The salaries and allowances of employees of institutions and
organs of the East African Community need to be reviewed to match the
prevailing economic conditions.
Abdikadir
Aden, a member of the East African Legislative Assembly made the
observation in Arusha when contributing to a debate on the report on
audited accounts of the EAC for the financial year ending June 30, 2018,
which the regional House adopted recently. The report was prepared by
the Eala Committee on Accounts.
Mr
Aden, directing his observations to the Council of Ministers, said that
the last time EAC staff remuneration was reviewed was in 2006, and he
asked the Council to consider staff welfare as the workers are the
backbone of the EAC, and their morale affected the Community’s delivery
of service.
“Let us consider the inflation and life then,” said Mr Aden who doubles as the chairman of the Eala General Purpose Committee.
He
said that some legislators had declined nomination to the House because
they could not afford to live on the subsistence allowances they were
paid.
The EAC budget stood at
$115,098,777 for the financial year in review, but only $66,918,844 was
spent, an overall performance of 58 per cent.

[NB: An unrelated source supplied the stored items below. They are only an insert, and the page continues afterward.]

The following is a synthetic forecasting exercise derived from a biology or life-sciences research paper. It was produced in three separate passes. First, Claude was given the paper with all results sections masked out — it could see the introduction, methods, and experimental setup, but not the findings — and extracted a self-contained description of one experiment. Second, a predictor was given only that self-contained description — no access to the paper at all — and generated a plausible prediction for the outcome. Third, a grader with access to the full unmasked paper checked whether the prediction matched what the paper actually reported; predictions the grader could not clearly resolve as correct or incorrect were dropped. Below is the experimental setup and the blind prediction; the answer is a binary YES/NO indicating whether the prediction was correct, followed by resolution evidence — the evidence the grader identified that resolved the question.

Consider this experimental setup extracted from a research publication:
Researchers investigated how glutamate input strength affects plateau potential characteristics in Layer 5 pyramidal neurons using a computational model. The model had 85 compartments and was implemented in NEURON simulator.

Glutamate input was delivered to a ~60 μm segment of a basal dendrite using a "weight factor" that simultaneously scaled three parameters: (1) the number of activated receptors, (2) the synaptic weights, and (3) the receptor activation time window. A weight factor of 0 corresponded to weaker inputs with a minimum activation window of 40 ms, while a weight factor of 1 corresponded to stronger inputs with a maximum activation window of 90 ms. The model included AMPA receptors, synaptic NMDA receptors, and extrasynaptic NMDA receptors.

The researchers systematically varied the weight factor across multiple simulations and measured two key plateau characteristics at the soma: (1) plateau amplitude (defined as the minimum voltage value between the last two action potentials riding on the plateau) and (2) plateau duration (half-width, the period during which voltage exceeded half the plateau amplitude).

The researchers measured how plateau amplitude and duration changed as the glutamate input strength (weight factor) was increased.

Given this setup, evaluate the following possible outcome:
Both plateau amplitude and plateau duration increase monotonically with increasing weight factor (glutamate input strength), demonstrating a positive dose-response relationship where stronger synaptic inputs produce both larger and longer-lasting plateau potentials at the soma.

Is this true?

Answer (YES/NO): NO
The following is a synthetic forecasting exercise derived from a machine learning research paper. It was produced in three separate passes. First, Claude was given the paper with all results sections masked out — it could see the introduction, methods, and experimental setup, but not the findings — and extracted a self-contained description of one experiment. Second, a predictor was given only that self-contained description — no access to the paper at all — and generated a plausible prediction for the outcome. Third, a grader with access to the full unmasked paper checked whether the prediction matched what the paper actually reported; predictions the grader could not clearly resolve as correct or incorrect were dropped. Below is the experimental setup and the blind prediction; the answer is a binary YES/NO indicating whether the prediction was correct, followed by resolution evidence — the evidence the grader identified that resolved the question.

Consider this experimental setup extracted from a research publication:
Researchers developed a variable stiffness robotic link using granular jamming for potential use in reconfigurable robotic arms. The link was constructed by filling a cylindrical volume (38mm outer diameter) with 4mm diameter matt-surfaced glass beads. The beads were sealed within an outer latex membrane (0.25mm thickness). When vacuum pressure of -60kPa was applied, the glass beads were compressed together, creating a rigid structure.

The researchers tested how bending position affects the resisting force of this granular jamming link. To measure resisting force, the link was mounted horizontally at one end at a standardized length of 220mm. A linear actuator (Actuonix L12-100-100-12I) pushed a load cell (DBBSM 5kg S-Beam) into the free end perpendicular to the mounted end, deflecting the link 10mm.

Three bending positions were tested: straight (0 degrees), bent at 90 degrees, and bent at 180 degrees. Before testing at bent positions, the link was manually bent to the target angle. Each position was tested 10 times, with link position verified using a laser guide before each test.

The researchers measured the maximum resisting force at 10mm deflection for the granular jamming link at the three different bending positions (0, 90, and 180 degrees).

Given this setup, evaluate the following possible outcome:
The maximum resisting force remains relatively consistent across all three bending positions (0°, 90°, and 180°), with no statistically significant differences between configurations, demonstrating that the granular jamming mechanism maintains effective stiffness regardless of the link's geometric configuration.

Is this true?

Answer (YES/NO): NO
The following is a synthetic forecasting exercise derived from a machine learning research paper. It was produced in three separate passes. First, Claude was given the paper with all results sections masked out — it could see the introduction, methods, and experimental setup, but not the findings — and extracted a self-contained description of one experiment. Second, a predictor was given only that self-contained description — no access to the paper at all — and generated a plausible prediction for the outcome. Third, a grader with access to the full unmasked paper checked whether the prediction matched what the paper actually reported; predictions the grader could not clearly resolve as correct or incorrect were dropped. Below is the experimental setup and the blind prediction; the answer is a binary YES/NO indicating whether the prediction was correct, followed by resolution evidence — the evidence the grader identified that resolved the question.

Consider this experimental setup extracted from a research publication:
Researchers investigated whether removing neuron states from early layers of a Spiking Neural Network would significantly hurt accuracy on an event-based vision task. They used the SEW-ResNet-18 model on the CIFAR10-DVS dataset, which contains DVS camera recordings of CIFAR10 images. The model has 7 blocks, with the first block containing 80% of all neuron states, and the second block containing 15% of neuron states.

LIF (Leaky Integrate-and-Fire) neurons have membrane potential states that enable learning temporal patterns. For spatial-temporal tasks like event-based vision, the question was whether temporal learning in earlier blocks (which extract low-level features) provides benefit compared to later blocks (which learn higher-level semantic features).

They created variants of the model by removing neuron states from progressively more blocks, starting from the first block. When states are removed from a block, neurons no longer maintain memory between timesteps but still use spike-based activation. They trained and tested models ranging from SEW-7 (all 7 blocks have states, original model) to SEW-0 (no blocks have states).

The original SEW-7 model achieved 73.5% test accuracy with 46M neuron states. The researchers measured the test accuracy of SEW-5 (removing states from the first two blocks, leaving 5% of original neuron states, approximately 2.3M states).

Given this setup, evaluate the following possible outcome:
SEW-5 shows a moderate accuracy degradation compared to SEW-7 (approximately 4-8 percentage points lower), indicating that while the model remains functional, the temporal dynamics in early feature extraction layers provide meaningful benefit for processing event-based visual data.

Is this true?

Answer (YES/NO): NO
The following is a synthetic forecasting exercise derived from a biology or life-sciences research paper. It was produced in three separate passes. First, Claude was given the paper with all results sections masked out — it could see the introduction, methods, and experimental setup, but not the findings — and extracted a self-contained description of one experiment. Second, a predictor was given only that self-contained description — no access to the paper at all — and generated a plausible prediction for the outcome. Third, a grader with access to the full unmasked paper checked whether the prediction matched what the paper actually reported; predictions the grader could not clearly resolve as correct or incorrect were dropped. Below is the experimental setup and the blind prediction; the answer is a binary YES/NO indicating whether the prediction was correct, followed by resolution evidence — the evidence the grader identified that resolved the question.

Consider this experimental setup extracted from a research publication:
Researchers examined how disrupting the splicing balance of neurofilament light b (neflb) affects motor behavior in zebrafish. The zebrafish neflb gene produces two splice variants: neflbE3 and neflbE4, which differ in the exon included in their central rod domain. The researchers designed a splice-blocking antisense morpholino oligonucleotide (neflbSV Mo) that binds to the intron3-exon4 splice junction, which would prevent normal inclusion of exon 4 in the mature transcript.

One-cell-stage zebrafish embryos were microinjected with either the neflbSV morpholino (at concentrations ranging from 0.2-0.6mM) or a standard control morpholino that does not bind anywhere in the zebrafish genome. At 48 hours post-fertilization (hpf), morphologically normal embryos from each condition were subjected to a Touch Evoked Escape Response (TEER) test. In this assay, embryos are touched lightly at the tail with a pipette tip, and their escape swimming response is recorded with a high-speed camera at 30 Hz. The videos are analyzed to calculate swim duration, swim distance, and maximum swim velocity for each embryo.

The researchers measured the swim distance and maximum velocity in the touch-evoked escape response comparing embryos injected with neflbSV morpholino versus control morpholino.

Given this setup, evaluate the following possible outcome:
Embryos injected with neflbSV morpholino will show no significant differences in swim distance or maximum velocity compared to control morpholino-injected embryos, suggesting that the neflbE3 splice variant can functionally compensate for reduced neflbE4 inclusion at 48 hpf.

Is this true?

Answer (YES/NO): NO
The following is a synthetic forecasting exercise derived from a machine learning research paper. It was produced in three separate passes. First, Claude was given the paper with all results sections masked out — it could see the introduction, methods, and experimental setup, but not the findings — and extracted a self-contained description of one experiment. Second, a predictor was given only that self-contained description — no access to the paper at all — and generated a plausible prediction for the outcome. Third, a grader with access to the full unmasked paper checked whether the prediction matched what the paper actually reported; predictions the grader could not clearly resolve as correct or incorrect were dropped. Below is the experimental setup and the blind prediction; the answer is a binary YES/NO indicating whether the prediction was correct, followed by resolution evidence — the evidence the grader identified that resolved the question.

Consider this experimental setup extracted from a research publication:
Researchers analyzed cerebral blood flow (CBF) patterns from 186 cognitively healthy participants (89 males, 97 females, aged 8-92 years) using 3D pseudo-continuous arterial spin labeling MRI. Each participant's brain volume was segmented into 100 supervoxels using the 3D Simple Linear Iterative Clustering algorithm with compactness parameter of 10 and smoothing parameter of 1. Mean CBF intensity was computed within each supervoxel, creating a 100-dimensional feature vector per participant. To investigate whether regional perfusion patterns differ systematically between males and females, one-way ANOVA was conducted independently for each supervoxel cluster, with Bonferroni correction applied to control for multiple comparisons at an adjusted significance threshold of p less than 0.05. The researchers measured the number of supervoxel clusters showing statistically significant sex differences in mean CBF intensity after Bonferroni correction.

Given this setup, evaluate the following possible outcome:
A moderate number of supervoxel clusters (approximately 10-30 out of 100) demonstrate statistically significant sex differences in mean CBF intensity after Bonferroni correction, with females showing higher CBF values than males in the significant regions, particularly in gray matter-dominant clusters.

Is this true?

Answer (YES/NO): YES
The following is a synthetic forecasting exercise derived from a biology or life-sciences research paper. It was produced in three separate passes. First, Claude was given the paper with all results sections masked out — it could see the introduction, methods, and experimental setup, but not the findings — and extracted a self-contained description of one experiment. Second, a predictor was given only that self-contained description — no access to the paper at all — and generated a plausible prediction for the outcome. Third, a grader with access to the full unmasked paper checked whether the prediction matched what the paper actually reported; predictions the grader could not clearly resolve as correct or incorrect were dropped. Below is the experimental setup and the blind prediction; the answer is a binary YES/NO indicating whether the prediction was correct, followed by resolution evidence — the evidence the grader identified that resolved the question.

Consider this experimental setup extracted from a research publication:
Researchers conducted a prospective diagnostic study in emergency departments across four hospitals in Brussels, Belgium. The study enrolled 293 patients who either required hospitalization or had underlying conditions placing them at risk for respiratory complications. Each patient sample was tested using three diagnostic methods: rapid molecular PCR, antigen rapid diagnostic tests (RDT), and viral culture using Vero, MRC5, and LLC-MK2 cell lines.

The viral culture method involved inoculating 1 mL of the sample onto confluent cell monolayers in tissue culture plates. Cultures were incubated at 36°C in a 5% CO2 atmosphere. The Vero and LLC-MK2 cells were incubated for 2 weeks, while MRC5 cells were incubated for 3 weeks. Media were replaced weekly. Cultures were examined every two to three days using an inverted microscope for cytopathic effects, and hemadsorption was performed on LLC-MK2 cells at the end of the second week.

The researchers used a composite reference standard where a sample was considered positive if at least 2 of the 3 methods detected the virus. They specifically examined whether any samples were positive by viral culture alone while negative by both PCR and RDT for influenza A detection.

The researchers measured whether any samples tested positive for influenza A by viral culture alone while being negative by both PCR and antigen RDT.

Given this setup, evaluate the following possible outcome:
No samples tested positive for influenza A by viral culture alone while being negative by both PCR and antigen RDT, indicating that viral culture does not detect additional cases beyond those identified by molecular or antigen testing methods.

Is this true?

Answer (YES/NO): NO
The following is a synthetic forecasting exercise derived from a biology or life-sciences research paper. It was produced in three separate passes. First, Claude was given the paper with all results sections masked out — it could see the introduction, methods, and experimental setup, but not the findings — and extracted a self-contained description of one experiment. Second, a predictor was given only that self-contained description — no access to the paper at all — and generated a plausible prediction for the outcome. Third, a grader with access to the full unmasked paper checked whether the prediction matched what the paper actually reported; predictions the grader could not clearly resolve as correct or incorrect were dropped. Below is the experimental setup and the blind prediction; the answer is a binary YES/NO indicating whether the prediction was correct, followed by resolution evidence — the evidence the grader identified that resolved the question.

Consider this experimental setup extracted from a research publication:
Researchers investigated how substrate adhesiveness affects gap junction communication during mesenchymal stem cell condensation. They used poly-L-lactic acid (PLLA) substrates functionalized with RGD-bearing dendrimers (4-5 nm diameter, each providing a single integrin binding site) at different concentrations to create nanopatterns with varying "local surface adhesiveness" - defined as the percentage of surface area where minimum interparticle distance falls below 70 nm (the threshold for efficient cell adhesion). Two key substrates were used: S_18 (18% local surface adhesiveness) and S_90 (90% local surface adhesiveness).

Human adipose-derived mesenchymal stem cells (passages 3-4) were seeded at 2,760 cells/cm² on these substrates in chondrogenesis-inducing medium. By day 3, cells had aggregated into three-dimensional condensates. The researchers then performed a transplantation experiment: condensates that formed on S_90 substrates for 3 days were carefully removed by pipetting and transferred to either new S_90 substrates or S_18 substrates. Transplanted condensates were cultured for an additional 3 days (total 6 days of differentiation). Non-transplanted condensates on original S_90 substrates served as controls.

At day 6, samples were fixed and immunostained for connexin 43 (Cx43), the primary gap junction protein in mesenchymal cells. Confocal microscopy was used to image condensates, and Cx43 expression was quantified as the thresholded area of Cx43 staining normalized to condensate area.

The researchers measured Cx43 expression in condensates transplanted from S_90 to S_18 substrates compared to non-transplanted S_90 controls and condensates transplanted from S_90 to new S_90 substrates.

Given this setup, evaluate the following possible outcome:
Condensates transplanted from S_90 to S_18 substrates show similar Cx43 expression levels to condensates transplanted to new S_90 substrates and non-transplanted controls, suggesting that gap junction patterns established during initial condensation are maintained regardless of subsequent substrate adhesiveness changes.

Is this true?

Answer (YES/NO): NO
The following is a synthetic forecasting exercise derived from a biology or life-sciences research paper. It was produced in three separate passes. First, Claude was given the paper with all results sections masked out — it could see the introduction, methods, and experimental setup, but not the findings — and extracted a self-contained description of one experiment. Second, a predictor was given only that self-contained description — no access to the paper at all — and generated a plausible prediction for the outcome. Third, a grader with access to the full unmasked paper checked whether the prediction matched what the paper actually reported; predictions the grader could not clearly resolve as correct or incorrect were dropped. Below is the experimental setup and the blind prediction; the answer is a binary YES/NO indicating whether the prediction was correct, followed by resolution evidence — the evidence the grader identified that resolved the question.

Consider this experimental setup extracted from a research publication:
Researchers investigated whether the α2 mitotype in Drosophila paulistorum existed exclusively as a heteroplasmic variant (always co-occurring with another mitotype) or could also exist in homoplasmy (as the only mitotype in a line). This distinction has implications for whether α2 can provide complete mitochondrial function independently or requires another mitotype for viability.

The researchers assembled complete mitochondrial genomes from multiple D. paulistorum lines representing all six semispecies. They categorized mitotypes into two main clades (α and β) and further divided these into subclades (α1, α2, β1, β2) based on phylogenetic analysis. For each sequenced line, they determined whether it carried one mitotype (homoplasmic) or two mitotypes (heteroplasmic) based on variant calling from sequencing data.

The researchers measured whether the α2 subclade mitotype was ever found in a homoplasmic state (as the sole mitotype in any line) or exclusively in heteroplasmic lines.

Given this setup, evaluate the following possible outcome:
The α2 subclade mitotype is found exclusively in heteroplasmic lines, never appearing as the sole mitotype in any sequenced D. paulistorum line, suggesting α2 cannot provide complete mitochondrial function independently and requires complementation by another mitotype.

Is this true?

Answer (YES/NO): YES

Donor funding increased from $14 million in 2016/17 to over $17 million in 2017/18.
The
adopted report says the EAC institutions, projects and programmes
continued facing challenges of low budget absorption compounded by
delayed or non-remittance of funds.
It
calls on the EAC to create a single projects co-ordination unit to
properly manage growing projects and to conduct an annual forum
involving all its organs and institutions.
“The
follow-up process will be a great opportunity for the institutions and
organs to review the progress made in implementing the integration
agenda,” Dr Ngwaru Maghembe, the chairman of the Committee on Accounts
said.
Dr Maghembe said the forum
would also assess challenges and devise strategies of overcoming them
and that the executive arm of the bloc would use the opportunity for
improving the integration process.
The
report accuses partner states of delaying to remit contributions during
the financial year in review when the community did not receive $20.27
million at all as opposed to $7.85 million outstanding contributions the
previous financial year.
Over $16 million of the outstanding contributions, equivalent to over 80 per cent was due from Burundi and South Sudan.
The
chairman of the EAC Council of Ministers, Olivier Nduhungirehe, said
the council had received the report and that it would work on it; and
follow up on the delay in assenting of Bills or returning them to the
House.
He informed the House that a
new structure of the EAC organs and institutions had been adopted and
the EAC Secretariat had been directed to implement it.
“The
challenge of remittance should be looked at and the critical matter of
sustainable financing mechanism should be concluded,” he said.